• Stated problem: Copy out the lines from the one containing "Looking at the depicted" through the one containing "4. point 852,842", inclusive, substituting "rank" for "order" and leaving everything else unchanged.

★ ★ ★ ★ ★

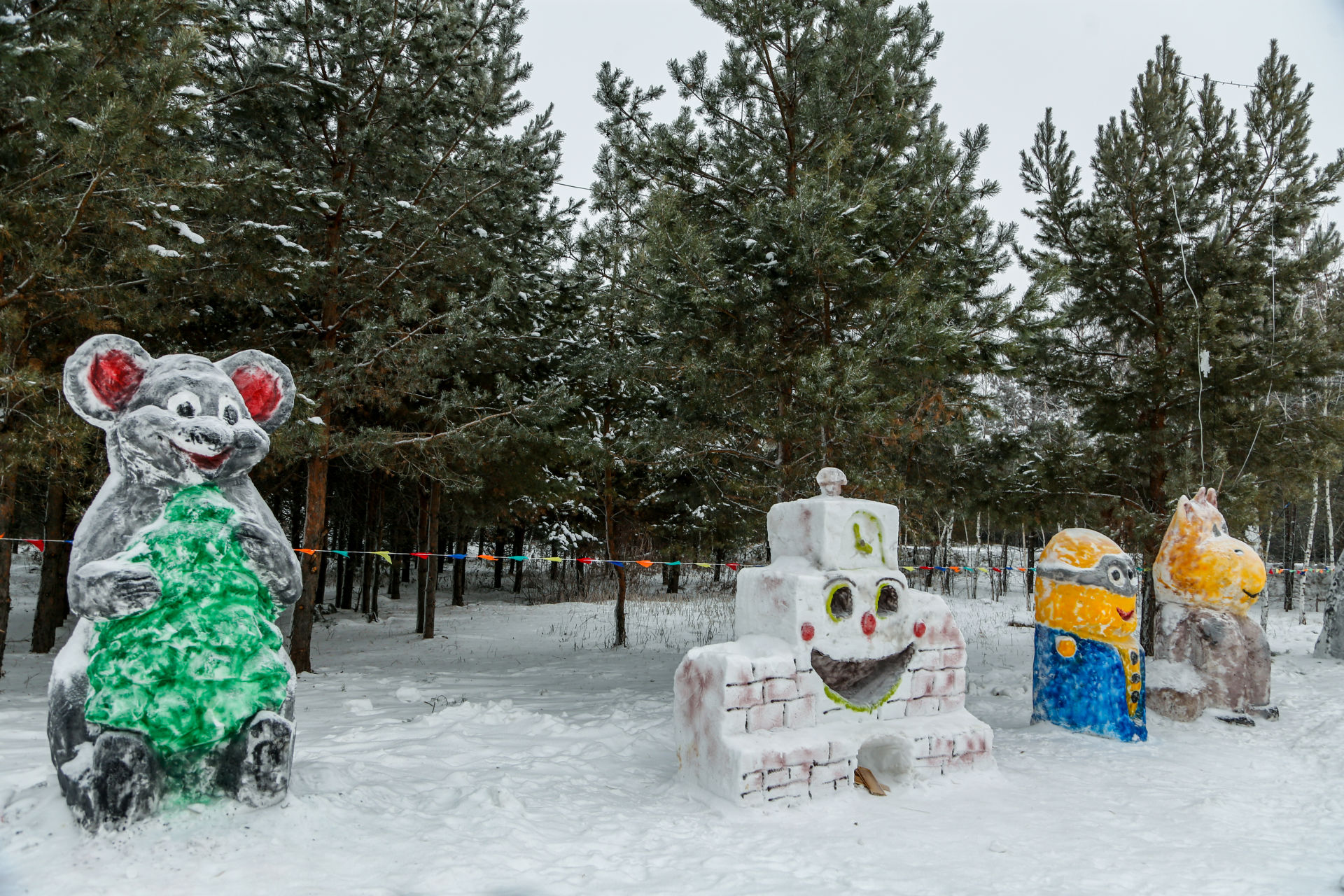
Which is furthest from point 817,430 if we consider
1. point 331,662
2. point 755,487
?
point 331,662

★ ★ ★ ★ ★

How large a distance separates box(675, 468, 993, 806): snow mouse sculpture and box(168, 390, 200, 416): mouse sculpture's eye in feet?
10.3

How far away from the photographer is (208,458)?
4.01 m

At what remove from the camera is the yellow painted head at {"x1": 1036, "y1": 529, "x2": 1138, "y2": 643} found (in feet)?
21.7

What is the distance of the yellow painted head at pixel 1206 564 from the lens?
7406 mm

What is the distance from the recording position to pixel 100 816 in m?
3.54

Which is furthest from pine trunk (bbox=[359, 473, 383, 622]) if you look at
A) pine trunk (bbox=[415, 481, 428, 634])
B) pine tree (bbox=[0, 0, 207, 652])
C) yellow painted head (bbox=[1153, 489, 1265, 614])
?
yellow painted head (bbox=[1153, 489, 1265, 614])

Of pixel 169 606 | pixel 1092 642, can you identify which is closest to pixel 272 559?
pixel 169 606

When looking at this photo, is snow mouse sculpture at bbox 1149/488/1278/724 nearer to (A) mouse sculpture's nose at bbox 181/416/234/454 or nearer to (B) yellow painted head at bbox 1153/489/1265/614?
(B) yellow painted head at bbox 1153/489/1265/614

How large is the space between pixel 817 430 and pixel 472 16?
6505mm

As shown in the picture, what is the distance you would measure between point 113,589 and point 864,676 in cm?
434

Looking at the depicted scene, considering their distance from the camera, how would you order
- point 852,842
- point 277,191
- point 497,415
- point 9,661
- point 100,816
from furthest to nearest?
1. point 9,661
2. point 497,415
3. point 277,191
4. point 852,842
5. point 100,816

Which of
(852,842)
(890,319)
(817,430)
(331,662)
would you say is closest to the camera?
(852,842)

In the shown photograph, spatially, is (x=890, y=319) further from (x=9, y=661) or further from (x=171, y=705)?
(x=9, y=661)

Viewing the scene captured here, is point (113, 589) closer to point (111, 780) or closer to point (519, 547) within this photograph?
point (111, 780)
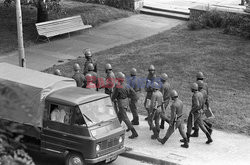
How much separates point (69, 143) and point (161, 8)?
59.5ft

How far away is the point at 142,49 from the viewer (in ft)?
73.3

★ ★ ★ ★ ★

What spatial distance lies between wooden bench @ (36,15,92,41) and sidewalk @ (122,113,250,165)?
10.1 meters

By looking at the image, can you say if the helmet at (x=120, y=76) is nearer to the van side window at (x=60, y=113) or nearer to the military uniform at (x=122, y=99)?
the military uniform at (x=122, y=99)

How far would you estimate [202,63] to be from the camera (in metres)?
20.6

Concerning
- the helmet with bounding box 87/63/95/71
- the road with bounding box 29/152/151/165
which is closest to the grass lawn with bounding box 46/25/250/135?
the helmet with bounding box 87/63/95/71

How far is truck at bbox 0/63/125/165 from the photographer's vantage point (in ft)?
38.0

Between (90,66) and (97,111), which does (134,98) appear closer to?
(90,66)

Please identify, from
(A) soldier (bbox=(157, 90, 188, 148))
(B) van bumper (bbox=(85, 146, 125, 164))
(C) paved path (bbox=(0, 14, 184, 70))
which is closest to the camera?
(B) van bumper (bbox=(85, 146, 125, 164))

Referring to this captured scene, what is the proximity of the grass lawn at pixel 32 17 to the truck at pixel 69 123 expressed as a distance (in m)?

★ ★ ★ ★ ★

• Solution below:
Looking at the depicted scene, considering their distance from the camera, how would you rank
- point 852,842
- point 277,191
- point 497,415
- point 9,661
- point 100,816
from furthest to nearest?
1. point 9,661
2. point 497,415
3. point 277,191
4. point 852,842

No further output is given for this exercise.